» Exercise
Wherever the string "bases" shows up in the material below, copy that line.

» Listed entries

== Segment start ==

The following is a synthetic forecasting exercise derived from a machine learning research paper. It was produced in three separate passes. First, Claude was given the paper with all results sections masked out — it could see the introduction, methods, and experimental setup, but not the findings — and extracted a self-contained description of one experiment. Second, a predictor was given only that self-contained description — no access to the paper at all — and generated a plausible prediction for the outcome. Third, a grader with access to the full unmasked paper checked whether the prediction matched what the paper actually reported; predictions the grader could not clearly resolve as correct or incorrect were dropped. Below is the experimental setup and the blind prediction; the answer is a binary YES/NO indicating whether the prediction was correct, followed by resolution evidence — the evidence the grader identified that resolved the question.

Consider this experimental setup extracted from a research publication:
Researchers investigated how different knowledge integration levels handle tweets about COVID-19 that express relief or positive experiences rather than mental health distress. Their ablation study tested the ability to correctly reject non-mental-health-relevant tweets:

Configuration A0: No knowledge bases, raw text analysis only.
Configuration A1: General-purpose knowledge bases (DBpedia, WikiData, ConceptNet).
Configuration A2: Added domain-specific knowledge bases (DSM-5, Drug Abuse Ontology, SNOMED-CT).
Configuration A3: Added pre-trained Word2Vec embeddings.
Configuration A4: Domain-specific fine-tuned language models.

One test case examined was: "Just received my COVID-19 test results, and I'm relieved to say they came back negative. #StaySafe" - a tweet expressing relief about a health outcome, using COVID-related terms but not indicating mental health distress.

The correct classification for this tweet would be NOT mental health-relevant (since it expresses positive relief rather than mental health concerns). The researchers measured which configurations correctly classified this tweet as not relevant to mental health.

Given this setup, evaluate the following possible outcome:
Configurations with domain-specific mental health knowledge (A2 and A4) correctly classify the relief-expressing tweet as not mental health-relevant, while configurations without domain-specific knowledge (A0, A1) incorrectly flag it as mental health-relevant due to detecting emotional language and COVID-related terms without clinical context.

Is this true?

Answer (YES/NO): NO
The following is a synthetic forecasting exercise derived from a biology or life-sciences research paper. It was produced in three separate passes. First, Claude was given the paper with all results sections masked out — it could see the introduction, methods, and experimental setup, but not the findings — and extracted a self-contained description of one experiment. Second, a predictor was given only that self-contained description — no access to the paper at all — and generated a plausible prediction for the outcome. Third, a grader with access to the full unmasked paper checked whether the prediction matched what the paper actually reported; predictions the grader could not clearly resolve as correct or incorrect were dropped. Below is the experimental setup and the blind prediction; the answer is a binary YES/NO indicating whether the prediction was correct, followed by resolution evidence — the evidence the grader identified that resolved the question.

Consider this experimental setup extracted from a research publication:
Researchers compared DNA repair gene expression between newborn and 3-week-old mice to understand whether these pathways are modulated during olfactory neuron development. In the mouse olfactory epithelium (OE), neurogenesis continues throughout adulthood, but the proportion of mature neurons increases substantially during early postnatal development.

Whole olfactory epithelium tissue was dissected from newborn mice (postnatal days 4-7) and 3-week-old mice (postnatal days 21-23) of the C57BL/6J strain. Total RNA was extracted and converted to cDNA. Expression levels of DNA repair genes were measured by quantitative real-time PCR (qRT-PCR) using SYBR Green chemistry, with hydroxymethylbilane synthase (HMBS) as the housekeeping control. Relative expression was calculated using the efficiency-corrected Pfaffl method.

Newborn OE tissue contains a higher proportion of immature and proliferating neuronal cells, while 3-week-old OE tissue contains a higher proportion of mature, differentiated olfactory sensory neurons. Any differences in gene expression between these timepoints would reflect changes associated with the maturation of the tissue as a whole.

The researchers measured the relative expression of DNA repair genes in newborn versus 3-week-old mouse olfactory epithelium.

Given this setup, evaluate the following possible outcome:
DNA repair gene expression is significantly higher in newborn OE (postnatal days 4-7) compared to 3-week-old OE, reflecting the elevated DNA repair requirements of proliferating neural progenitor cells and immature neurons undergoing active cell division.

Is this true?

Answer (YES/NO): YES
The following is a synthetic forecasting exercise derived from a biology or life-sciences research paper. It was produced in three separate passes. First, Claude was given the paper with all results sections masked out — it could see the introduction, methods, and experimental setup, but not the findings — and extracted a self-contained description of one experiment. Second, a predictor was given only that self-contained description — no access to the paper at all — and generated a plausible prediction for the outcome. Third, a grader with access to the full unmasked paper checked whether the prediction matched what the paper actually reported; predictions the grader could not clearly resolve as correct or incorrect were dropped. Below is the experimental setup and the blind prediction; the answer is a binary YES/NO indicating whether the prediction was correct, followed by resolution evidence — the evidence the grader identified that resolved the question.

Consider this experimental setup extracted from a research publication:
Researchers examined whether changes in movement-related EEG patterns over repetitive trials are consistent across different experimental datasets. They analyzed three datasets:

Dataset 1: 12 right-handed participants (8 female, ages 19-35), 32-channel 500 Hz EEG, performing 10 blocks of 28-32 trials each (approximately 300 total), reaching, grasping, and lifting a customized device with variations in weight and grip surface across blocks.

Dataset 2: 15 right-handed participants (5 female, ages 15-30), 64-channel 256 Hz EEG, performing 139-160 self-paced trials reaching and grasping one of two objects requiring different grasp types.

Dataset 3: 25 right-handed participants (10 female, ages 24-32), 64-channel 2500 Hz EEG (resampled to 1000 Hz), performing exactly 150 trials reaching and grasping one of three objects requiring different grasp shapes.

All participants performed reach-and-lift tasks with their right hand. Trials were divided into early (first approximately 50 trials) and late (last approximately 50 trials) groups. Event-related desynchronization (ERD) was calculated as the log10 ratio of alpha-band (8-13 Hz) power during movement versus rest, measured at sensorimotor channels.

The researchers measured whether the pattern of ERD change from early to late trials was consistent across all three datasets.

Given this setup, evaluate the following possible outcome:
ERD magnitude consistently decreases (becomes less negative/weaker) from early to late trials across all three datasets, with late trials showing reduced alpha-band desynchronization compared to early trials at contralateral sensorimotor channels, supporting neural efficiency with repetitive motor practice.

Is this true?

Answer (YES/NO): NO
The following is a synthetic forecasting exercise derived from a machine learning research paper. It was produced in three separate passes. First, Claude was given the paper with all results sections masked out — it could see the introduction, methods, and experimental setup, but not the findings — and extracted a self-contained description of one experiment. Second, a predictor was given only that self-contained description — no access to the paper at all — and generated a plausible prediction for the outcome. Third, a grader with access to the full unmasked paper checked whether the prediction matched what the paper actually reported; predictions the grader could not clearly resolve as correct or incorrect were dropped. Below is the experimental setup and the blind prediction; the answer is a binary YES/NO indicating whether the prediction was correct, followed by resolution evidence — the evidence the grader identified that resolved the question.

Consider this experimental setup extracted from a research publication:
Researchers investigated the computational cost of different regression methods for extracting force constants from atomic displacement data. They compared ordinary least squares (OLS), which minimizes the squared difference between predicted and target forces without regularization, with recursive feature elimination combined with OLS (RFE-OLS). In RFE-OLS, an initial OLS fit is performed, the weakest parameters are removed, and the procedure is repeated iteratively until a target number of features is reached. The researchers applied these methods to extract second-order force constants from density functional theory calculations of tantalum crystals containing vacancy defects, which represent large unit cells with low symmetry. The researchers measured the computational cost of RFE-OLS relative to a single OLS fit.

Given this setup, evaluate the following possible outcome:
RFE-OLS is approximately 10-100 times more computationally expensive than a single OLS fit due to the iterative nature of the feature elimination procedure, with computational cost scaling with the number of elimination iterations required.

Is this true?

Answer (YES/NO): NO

== Segment end ==

» Expected answer
Configuration A0: No knowledge bases, raw text analysis only.
Configuration A1: General-purpose knowledge bases (DBpedia, WikiData, ConceptNet).
Configuration A2: Added domain-specific knowledge bases (DSM-5, Drug Abuse Ontology, SNOMED-CT).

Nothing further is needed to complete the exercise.